The Hand-off Problem
Practical Limitations on Forced Inclusion Mechanisms for Censorship Resistance
Authors’ Note: init4 is a research collective working on next-generation Ethereum tools. This is a research note, not a disclosure document. While we will discuss nuances and gaps in the security models of deployed and proposed systems, it would be hyperbolic to describe these as “vulnerabilities” or as “previously unknown”.

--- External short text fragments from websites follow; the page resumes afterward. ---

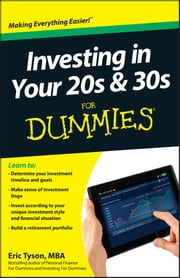 Investing in Your 20s & 30s For Dummies ebook by Eric Tyson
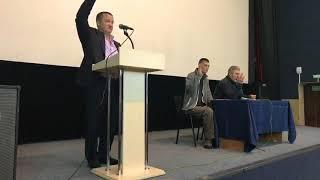 Конференция Всероссийского общественного движения  Вече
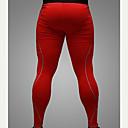 2013 Nuevo invierno de las medias pantalón Tight Men está secando la transpiración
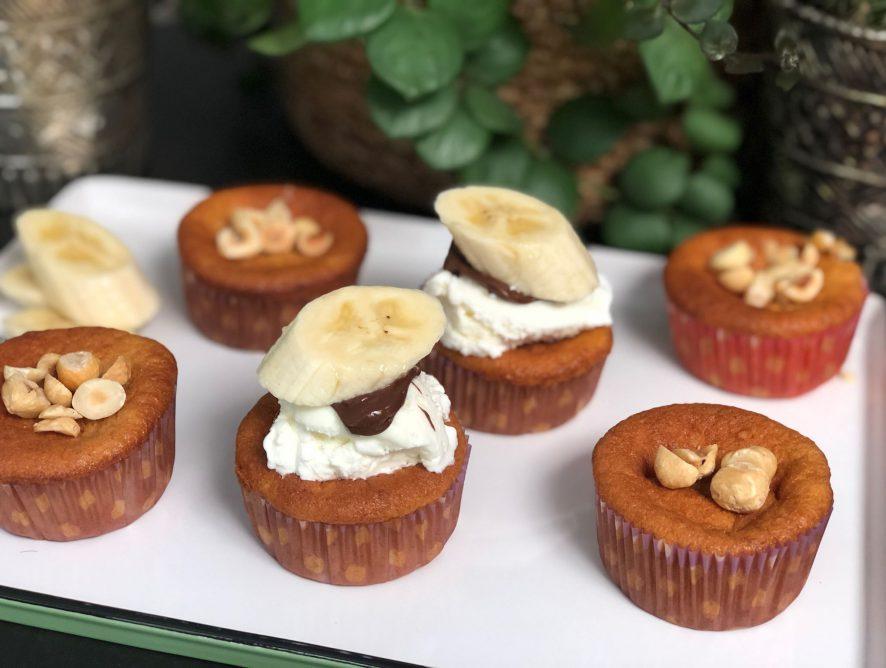 bananen cupcakes met Nutella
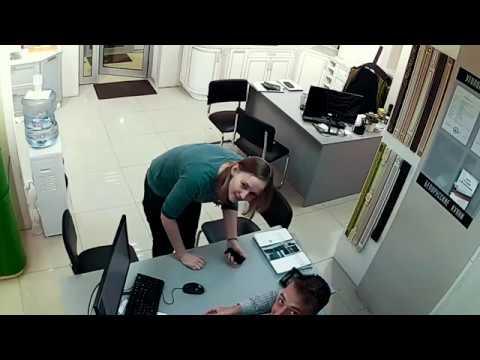 Какой размер твоего достоинства (Удаленное видео) | Cam Pranks — Пранки c камерами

Censorship resistance remains a core value of cryptocurrencies in general, and Ethereum in particular. We believe that the benefits of transacting on-chain should be available to anyone, and that the rules of the chain should apply to all users and uses equally. Values drive this space forward. Engineering is the process of testing our values against reality to find where and how they break.
Defining Censorship
We tend to model censorship as intentionally preventing transactions from appearing in the canonical ordering (i.e. transaction exclusion). We consider orders to be fair or neutral when they depend entirely on the economic outcome for the ordering system, and unfair or censored when they depend on other information. E.g. when creating a block, it is acceptable to refuse to include a low-fee transaction, but unacceptable to refuse to include a transaction because it was sent by a specific person. Therefore, we say a transaction is censored if its inclusion depends on non-economic information. If the transaction creates more observable profit for the ordering system than any included transaction, but is not itself included, it is considered to be censored. This definition motivates work on forced inclusion mechanisms for censorship resistance. If a user can force the inclusion of their transaction, then it cannot be censored under this definition.

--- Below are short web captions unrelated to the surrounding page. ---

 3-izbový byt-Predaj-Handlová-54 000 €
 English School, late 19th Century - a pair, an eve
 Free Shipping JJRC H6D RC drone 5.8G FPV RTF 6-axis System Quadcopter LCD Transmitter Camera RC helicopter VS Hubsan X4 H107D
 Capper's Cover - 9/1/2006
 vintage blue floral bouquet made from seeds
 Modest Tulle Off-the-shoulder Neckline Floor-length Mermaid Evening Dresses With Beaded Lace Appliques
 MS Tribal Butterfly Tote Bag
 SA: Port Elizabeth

Forced Inclusion Mechanisms
A core security goal of OP Stack chains is that the Sequencer should not be able to prevent users from submitting transactions to the L2 chain.
- Optimism
Modern rollups tend to have centralized sequencing. This means that censorship by the sequencer is trivial, as they can simply choose not to include any given user transaction. To mitigate this, several rollups - including Optimism and Arbitrum - have forced inclusion mechanisms. These mechanisms allow a user to ensure that their transaction will be executed by the rollup after some time delay, regardless of the sequencer’s behavior. Inclusion is forced via a contract deployed on L1. Forced inclusion transactions therefore (theoretically) have the same resistance to censorship as other Ethereum transactions.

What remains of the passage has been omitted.